Medeniyet

Tanım

Joshua J. Mark
tarafından yazıldı, Batuhan Aksu tarafından çevrildi
16 Ağustos 2022 tarihinde yayınlandı
Diğer dillerde mevcut: İngilizce, Fransızca, Portekizce, İspanyolca
X
Print Article
Harappan Civilization (Artist's Impression) (by Amplitude Studios, Copyright)
Harappan Medeniyeti (Sanatçının İntibaları)
Amplitude Studios (Copyright)

Medeniyet (Latince civis=vatandaş ve civitas=şehir kelimelerinden gelir), bir yazı sistemi, hükümet, fazla gıda üretimi, iş bölümü ve şehirleşme geliştirmiş herhangi bir topluma tatbik edilen bir terimdir. Terimi tanımlamak zordur çünkü bütün 'medeniyetler' yukarıdaki yönlerin her birini ihtiva etmez. Bu sebeple bu mefhum genelde oldukça gelişmiş bir kültürü ifade etmek için kullanılır.

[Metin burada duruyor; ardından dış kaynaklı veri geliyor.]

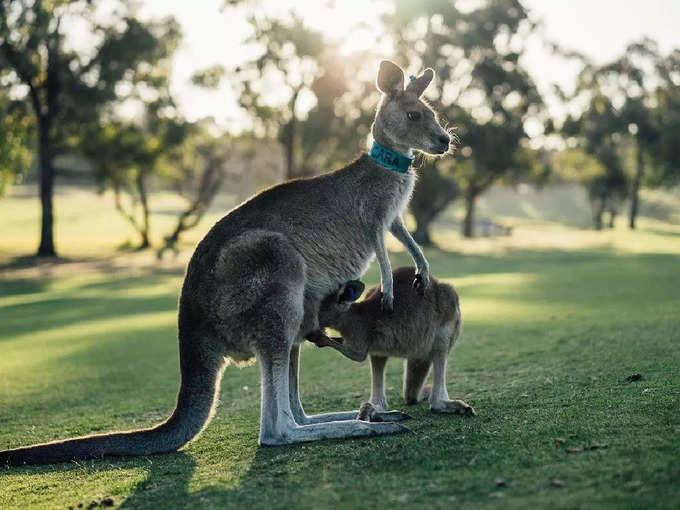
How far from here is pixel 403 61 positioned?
135 feet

İlk medeniyetler şunları ihtiva eder:

  • İndus Vadisi Medeniyeti: yaklaşık MÖ 7000 ila MÖ 600
  • Mezopotamya'nın Sümer Medeniyeti: yaklaşık MÖ 6000-1750
  • Mısır Medeniyeti: yaklaşık MÖ 6000-30

Göbekli Tepe Medeniyeti (yaklaşık MÖ 10000) ve Çin bazen bu listeye dahil edilse de, yukarıdakiler Çin'in tarih öncesi Xia Hanedanlığı (MÖ 2070-1600) ve şehirleri zamanında zaten iyice kurulmuştu. Göbekli Tepe'nin yarı göçebe olduğu ve siteyi inşa ettikten sonra taşındığı görülüyor. Minos, Miken ve Gandhara medeniyetleri gibi diğerleri, Çin'in Xia Hanedanlığı'ndan sonra oluştu.

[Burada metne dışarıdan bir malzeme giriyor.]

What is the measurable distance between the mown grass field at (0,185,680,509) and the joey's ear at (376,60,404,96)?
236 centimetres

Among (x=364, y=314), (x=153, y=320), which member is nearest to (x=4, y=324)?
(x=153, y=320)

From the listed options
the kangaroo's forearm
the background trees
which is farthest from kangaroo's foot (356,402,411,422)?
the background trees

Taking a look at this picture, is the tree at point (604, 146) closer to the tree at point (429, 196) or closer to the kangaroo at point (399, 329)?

Aynı zamanda Çin, MÖ 5000'e kadar Sarı Nehir boyunca ('şehirler' olmasa da) kalıcı yerleşmeler olduğu için 'medeniyeti' tanımlamanın zorluğunun altını çiziyor. Bereketli Hilal'in bulunduğu yer olan Mezopotamya, meşhur olarak ilk şehirlerin yükselişini gören 'medeniyetin beşiği' olarak bilinir, lakin bu tayin 1924-1925'te İndus Vadisi Medeniyeti'nin tanımlanmasından veya Göbekli Tepe (ilk defa 1963'te kaydedildi) 1994'te keşfinden önce yapılmıştır.

ŞEHİR İNŞAATI DAİMA BİR KÜLTÜRÜN MEDENİYET OLARAK TELAKKİ EDİLMESİ İÇİN İLK GEREKLİLİK OLARAK GÖRÜLMÜŞTÜR.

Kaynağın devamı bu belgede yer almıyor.